| QUOTED PASSAGE |
BEGIN
Here’s why this matters
Our students, clients, and families come from different backgrounds. We do not often know their life situation or what they might be dealing with at home. At the beginning of this year, I helped translate for one of my student’s parents who was doing (what felt like endless amounts of) paperwork to enroll their child in an after school program. We spent almost three hours together. At the end of our time, this parent trusted me enough to share that she was struggling to feed her children. She was a single mother who relied on food stamps. Because of recent legislation, she, and many of her friends, was worried about re-applying for government aid because it could affect them in the future when they applied for citizenship. My heart ached for this family, and I felt helpless.
Our families are often dealing with a lot at home. We need to be conscious of this as we work with them. Our students may come to us hungry, they may come to us without background knowledge of certain vocabulary/themes, and they may come to us with anxious thoughts. It is our job to meet them where they are.
END
| PARTS OF THE EXERCISE |
1. Update the passage on students' families, everything from "Here’s why this" down to "I felt helpless.", changing "food stamps" to "food assistance".
2. Answer these questions from the passage on students' families.
(a) How long did the writer and the parent spend together on the paperwork?
(b) What did the single mother rely on?
(c) What does the passage say is "our job"?

| DATA SEGMENT |
BEGIN
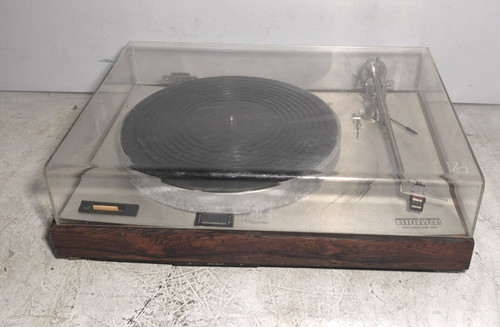 Luxman pd272 direct drive - direct,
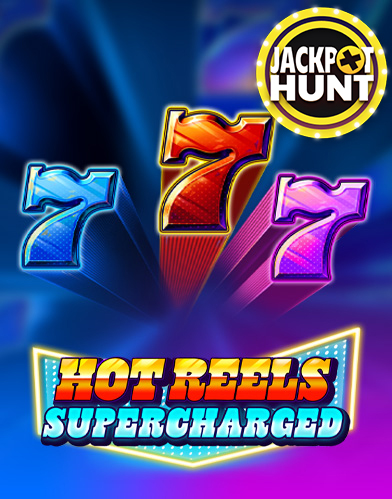 777 Hot Reels: Supercharged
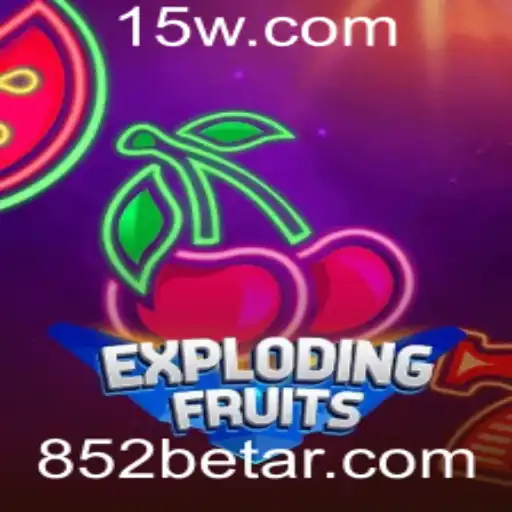 Descubra o Mundo Vibrante do Jogo ExplodingFruits com 852bet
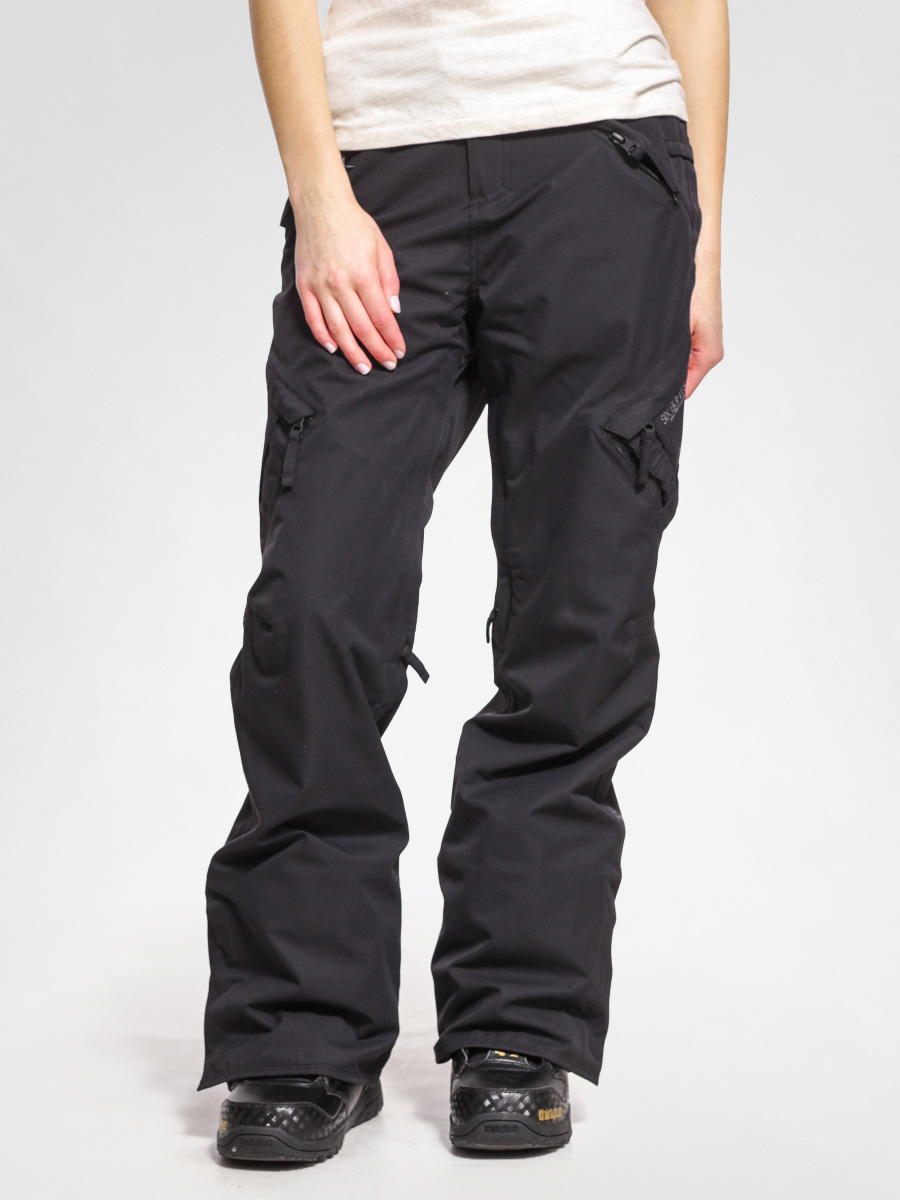 Dámské Snowboardové kalhoty  686 Smarty Cargo (blk)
END
| EXPECTED RESULTS |
1.
Here’s why this matters
Our students, clients, and families come from different backgrounds. We do not often know their life situation or what they might be dealing with at home. At the beginning of this year, I helped translate for one of my student’s parents who was doing (what felt like endless amounts of) paperwork to enroll their child in an after school program. We spent almost three hours together. At the end of our time, this parent trusted me enough to share that she was struggling to feed her children. She was a single mother who relied on food assistance. Because of recent legislation, she, and many of her friends, was worried about re-applying for government aid because it could affect them in the future when they applied for citizenship. My heart ached for this family, and I felt helpless.

2.
(a) Almost three hours.
(b) Food stamps.
(c) To meet students where they are.